Managing Stress in High Tunnels: Shade Cloth

Kristine Neu and Ajay Nair,
Department of Horticulture,
Iowa State University

The early onset of high temperatures in June has kept us on our toes as we manage our high tunnel production systems at the ISU Horticulture Research Station. While high tunnels bring many benefits to high value crop production, including season extension and increased produce quality, we find that one major downfall is the increase of heat stress. 
Last year, after blossom abortion due to heat stress and severe sun scald damage on tomatoes within our high tunnel, a 30% light reducing shade cloth was purchased to alleviate some of these issues.When the predicted highs reached over 90 degrees early this month, we knew it was once again time to place the shade cloth on our high tunnel, and there was an audible sigh of relief from the tomatoes.
On June 24 we applied shade cloth to small high tunnels that are being used to trial seven colored bell pepper cultivars. In addition to trialing the cultivars, we are examining the response of the plants and fruit to three different shade treatments- no shade, 30% shade, and 50% shade.
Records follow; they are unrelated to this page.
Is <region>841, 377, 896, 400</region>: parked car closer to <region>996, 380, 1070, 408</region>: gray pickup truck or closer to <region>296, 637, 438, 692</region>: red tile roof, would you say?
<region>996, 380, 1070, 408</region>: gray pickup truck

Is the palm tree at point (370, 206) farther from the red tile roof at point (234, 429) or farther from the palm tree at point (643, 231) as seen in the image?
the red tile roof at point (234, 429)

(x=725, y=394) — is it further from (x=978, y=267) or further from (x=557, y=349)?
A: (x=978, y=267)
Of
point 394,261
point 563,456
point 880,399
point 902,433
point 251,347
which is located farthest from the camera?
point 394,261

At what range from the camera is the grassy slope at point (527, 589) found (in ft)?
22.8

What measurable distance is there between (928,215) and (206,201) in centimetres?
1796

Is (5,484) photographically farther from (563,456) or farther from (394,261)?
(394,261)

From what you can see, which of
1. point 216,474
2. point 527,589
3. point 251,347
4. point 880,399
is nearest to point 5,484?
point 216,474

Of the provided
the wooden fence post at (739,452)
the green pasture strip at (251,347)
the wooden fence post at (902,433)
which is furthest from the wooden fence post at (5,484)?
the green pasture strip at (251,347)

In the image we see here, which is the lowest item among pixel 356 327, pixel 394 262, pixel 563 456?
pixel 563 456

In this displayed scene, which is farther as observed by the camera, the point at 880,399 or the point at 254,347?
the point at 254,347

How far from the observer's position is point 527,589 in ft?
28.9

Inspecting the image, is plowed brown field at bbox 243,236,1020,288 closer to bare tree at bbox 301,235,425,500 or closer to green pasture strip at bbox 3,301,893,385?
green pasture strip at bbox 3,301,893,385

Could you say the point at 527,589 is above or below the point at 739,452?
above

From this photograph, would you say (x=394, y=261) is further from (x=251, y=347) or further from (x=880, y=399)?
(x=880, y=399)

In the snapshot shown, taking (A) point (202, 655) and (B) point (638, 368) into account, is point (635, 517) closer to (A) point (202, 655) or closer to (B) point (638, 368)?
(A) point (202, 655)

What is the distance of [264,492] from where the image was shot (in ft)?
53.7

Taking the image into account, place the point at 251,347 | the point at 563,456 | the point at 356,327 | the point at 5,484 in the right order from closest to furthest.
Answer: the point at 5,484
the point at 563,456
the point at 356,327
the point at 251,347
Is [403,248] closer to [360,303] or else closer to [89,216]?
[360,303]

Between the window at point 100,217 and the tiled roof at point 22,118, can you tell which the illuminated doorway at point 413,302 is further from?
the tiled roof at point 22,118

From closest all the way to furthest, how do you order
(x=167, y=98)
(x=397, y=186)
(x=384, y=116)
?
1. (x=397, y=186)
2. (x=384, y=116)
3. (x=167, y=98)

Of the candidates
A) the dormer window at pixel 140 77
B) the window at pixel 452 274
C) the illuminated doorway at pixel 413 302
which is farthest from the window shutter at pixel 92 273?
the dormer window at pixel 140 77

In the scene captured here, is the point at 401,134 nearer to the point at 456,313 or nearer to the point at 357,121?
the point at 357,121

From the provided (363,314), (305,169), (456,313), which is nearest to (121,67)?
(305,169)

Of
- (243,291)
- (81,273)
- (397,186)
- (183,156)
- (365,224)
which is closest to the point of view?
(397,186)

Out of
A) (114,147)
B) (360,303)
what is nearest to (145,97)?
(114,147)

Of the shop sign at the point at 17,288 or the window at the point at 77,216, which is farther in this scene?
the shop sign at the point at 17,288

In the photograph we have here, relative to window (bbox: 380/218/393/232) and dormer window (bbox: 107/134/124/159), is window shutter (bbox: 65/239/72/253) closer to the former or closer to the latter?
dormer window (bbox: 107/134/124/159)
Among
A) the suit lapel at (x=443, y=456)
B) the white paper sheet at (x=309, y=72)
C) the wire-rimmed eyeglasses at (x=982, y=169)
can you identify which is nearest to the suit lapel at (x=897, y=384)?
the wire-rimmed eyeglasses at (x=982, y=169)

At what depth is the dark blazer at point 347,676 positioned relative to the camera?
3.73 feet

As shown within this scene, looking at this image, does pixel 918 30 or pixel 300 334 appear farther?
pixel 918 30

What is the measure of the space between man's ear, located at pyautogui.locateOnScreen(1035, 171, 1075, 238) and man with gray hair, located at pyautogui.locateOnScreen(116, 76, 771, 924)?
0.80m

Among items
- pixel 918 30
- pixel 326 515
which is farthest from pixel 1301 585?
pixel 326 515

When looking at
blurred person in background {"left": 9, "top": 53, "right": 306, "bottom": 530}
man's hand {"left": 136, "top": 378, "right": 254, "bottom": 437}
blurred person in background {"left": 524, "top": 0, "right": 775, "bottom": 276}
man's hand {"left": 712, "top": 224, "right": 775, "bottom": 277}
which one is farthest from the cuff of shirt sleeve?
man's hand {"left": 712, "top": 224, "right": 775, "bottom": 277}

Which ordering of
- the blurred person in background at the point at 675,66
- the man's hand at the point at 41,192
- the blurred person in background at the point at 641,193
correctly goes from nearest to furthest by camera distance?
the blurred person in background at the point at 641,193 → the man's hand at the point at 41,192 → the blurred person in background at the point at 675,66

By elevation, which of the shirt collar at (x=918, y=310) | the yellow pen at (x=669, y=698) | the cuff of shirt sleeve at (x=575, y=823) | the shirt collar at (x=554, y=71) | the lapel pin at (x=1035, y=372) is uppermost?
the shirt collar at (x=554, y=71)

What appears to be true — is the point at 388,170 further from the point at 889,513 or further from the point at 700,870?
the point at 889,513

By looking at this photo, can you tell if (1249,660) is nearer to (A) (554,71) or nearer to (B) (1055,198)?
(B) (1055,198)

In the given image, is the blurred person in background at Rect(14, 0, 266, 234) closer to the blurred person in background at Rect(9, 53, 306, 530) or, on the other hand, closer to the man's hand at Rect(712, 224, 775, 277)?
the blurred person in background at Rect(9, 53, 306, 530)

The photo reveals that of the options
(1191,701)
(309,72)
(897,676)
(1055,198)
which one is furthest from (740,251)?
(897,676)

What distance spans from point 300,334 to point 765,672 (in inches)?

Our hope is to hone in on the best production methods for colored bell peppers in high tunnels.
A shade cloth may be a valuable tool to utilize in your high tunnel production system, but we understand that cost is a huge decision factor. Here is a short breakdown of approximate costs taken from a large grower supply company:
  • 30% polyethylene knitted shade cloth = $0.20 / square foot
  • 1000' spool of polyester curtain cord = $30
  • Shade Clip (suggested placement is 2' spacing) = $0.47 / clip
Cost to cover a 30' x 96' structure with a 30% shade cloth = $500 + shipping
Please watch for updates throughout the season regarding our high tunnel production of tomatoes and colored bell peppers.

1 comment:

  1. What was the outcome of the shade cloth study. Which was better, the 30% or 50%?